Records of spatial reasoning questions:

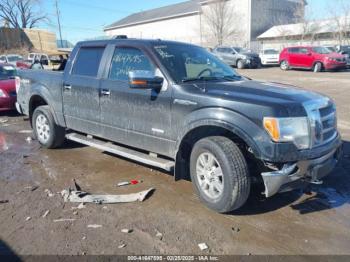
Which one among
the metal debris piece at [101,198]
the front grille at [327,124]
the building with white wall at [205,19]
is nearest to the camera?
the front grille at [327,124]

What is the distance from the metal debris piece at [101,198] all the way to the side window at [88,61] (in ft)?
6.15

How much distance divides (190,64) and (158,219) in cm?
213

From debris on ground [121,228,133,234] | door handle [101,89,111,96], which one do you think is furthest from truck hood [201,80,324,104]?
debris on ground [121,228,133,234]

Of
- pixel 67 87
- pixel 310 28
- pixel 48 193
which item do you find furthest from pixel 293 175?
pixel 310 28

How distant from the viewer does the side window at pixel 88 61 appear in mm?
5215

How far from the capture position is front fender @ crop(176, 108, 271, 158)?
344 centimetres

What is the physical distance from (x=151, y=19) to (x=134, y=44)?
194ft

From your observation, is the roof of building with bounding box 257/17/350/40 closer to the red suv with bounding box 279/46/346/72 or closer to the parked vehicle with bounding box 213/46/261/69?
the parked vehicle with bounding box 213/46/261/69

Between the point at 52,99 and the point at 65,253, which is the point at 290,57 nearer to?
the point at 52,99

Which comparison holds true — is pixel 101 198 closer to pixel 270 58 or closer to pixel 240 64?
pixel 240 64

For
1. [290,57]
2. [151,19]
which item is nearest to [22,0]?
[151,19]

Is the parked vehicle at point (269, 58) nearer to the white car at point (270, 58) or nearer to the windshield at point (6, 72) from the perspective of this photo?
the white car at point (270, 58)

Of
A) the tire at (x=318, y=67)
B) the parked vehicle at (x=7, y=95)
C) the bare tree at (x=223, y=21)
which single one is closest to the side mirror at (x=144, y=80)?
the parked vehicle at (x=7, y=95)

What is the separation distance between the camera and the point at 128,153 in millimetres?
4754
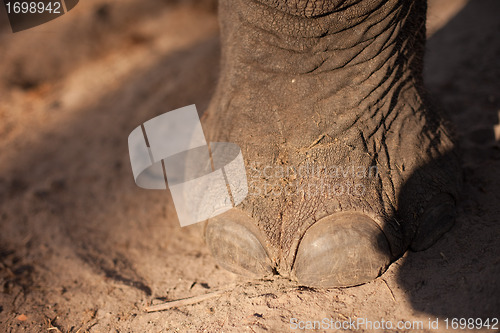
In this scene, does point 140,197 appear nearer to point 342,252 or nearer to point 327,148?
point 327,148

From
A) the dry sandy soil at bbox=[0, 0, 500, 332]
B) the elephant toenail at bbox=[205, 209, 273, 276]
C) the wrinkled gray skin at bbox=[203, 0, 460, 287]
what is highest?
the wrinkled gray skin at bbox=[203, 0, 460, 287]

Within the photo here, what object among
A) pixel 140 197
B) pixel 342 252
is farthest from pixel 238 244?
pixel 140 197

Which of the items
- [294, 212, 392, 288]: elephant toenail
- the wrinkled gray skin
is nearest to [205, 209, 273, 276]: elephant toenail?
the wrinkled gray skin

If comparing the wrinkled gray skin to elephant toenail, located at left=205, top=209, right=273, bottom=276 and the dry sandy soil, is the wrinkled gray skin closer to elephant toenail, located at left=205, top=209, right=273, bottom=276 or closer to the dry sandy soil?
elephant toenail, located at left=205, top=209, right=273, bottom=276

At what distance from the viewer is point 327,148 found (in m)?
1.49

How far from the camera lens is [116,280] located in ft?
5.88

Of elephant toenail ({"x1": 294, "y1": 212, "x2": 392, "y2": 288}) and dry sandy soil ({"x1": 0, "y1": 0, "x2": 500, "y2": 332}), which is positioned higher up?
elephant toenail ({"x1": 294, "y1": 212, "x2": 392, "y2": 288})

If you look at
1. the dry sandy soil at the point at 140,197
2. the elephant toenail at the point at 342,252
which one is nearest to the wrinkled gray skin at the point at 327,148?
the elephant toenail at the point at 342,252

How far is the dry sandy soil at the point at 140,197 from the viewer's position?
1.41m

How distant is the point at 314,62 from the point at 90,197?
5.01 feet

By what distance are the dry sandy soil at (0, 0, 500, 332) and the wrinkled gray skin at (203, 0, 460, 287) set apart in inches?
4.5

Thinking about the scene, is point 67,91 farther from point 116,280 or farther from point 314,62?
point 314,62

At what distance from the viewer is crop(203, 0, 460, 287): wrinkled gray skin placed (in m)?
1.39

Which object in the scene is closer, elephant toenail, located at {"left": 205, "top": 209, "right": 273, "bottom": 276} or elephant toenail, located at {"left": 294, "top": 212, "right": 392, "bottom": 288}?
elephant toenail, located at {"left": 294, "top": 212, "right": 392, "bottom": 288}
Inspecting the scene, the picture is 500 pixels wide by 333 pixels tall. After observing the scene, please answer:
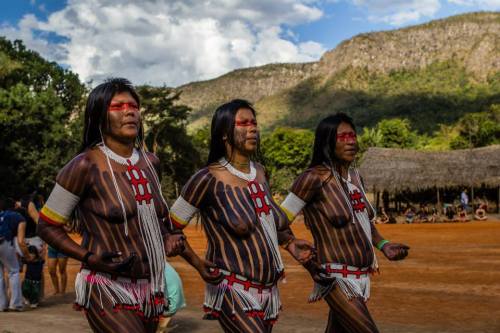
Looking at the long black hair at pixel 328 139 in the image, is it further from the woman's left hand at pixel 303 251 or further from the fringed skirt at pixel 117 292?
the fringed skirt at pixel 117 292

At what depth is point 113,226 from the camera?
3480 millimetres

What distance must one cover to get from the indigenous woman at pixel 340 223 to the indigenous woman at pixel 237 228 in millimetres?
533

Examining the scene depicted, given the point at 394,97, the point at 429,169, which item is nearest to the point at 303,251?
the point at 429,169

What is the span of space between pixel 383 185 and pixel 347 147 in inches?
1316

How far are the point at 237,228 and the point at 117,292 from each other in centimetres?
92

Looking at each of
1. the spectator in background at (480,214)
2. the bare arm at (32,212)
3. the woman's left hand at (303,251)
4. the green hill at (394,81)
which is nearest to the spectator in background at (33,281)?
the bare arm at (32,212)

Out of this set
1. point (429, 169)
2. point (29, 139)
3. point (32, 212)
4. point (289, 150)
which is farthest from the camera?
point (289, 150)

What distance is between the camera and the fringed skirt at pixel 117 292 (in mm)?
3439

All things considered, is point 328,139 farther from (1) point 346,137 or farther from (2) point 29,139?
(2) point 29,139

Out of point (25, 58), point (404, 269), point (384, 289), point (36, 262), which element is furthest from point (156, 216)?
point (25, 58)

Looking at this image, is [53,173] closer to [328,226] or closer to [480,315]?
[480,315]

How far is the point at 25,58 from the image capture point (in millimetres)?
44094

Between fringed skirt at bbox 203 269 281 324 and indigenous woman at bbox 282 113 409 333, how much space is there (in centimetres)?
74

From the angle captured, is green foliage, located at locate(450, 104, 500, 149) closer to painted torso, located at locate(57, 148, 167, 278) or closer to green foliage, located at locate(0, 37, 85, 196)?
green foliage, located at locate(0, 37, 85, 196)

DIRECTIONS FOR THIS TASK:
Gather every line in the entries above that contains the string "spectator". Treat the match as case-sensitive.

THE REPLY:
1. the spectator in background at (480,214)
which is nearest to the spectator in background at (33,281)?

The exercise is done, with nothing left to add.